After almost a week of silence, former premier Najib Abdul Razak has responded to Edge Media Group chairperson Tong Kooi Ong's claim the former had long known of wrongdoings involving 1MDB.
While not dismissing Tong's claim that the latter had come to him in 2015 with papers alleging fugitive businessperson Jho Low was scamming money from the sovereign wealth fund, Najib claimed that he doubted the "proof".
"All the documents shown by Tong as 'proof' at the time was based on emails from (Saudi Arabia-based oil and gas company) PetroSaudi that had been stolen by a disgruntled employee, who later blackmailed his friend and employers for years.
"They had also been claims the documents had been amended. The employee was later convicted for blackmail in Thailand," he posted on Facebook today.
Najib was referring to documents leaked by former PetroSaudi International executive Xavier Justo relating to the company's joint venture with 1MDB that were published by Malaysian and international media, chief among them The Edge, which formed the basis of money-laundering investigations into the fund.
Justo (photo) was sentenced in 2015 to three years' imprisonment for attempting to blackmail and extort PetroSaudi but was released after 18 months after being granted royal amnesty by Thailand's King Maha Vajiralongkorn.
In his tell-all editorial, Tong had claimed that he met with Najib at the latter's personal residence on March 6, 2015, and shared with the then-prime minister "proof" that 1MDB was a scam, only to be kicked out of the house.

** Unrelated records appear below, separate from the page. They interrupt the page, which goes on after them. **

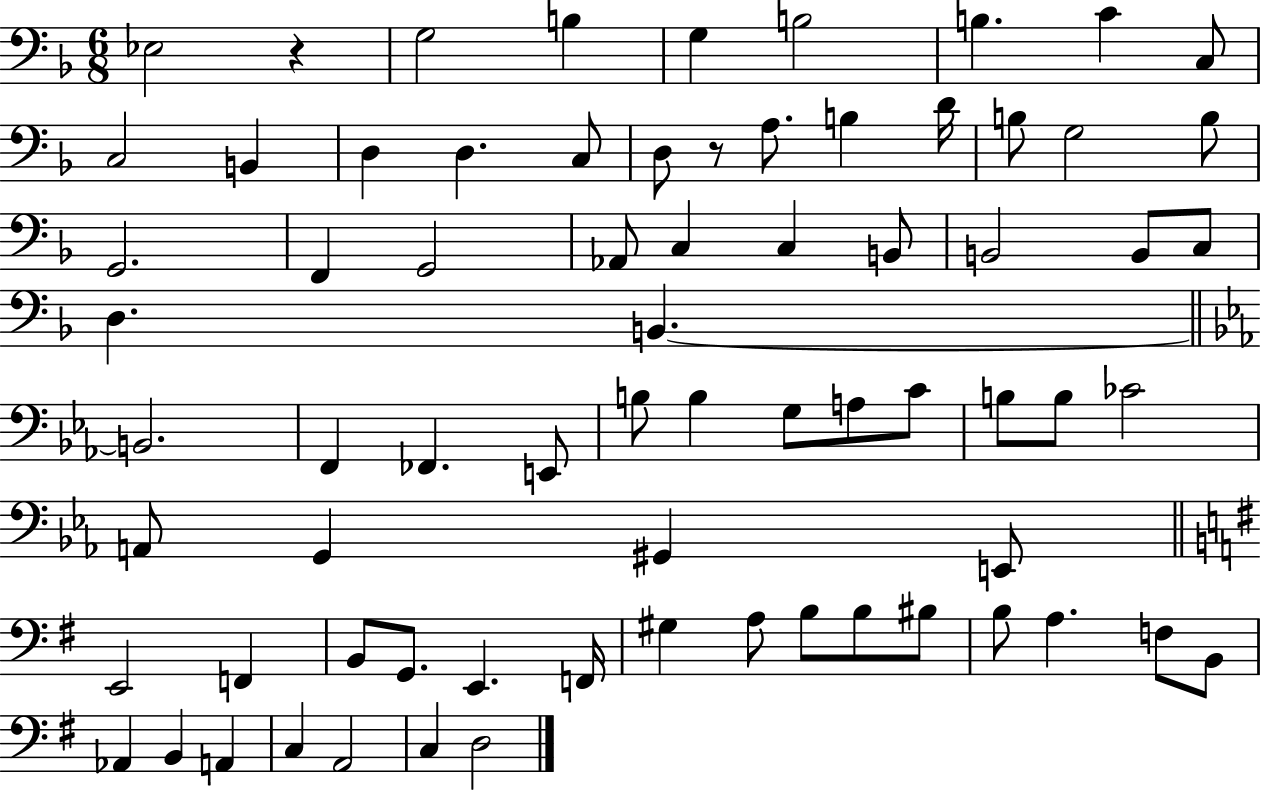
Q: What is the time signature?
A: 6/8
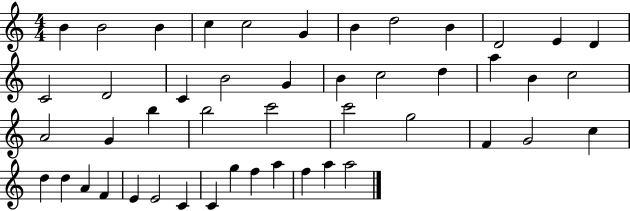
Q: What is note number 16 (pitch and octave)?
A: B4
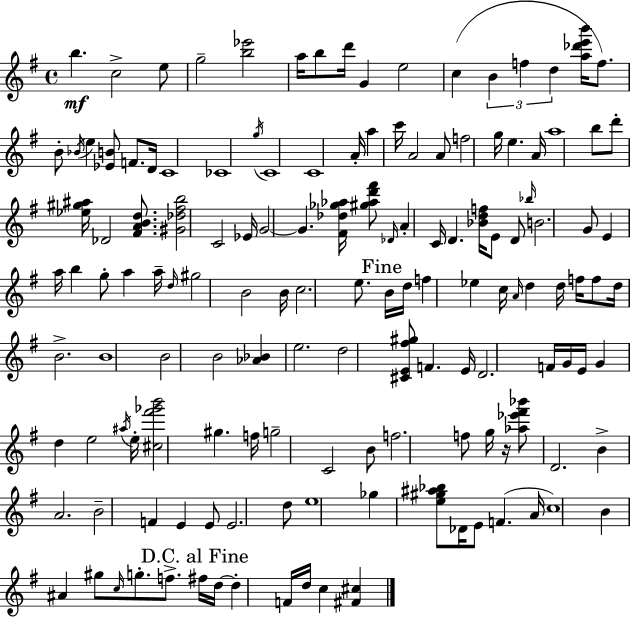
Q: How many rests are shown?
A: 1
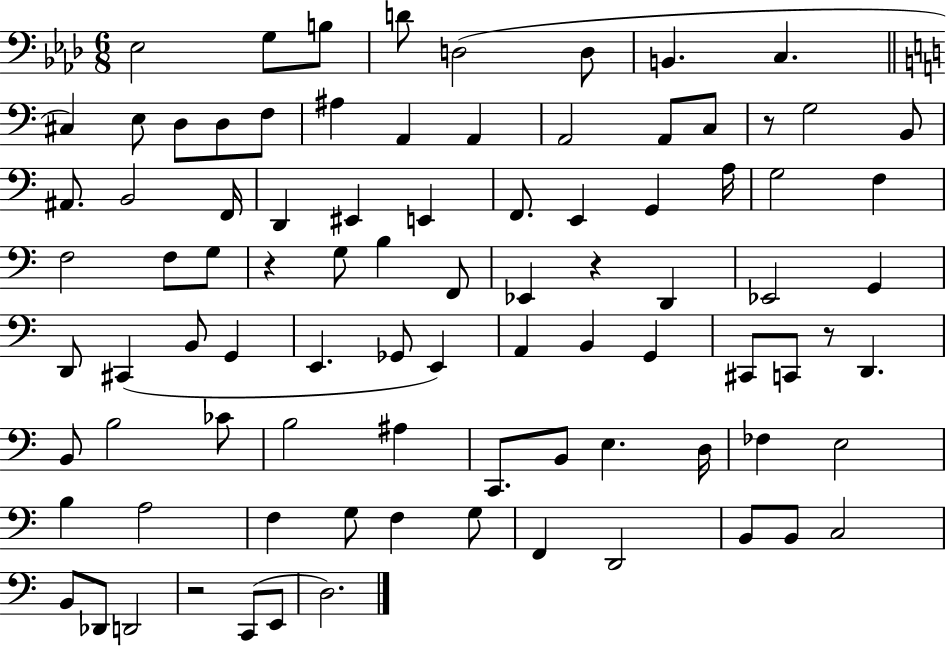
X:1
T:Untitled
M:6/8
L:1/4
K:Ab
_E,2 G,/2 B,/2 D/2 D,2 D,/2 B,, C, ^C, E,/2 D,/2 D,/2 F,/2 ^A, A,, A,, A,,2 A,,/2 C,/2 z/2 G,2 B,,/2 ^A,,/2 B,,2 F,,/4 D,, ^E,, E,, F,,/2 E,, G,, A,/4 G,2 F, F,2 F,/2 G,/2 z G,/2 B, F,,/2 _E,, z D,, _E,,2 G,, D,,/2 ^C,, B,,/2 G,, E,, _G,,/2 E,, A,, B,, G,, ^C,,/2 C,,/2 z/2 D,, B,,/2 B,2 _C/2 B,2 ^A, C,,/2 B,,/2 E, D,/4 _F, E,2 B, A,2 F, G,/2 F, G,/2 F,, D,,2 B,,/2 B,,/2 C,2 B,,/2 _D,,/2 D,,2 z2 C,,/2 E,,/2 D,2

The proof, Tong said, was based on information obtained from Justo.
Tong had stated: "After about half an hour, he (Najib) relented and told me he would shut down 1MDB. He didn’t say what he was going to do about the debts.
"I then proceeded to tell Najib that Jho Low must be held accountable and be prosecuted. This upset him. He immediately stood up, walked to the door and asked me to leave.
"I was taken aback that he was so sensitive about Low."
Tong's claims came after Najib reiterated his initial ignorance over any misappropriations of funds concerning 1MDB and Low's involvement in the wrongdoings at the time.
In his Facebook post today, Najib explained that at the time, the then Malaysian government had also been questioning PetroSaudi to ascertain if the allegations of its involvement in the alleged scam were true.
The company denied this, he said.
He added that neither the audit company, the fourth largest in the world, nor the legal company hired by 1MDB, had raised any alarm over any dubiety concerning the fund's transactions and dealings with these companies.
This involved subsequent payment by PetroSaudi and profits in the form of fund units, supposedly guaranteed by Aabar Corporation and owned by Abu Dhabi government-owned International Petroleum Investment Company (Ipic).
After his meeting with Tong, he said the fund units were converted to US$3.5 billion bond issue guaranteed by Ipic, adding that at the time, there was nothing still to show that the amount paid by 1MDB was fraudulent.
"Yes, today Tong may be right, but in March 2015, it was his words and (it was) based on the claims by a disgruntled staff, compared with what was explained by the governor of Riyadh and Arab Saudi prince (Turki Abdullah), international auditors and Aabar's highest management.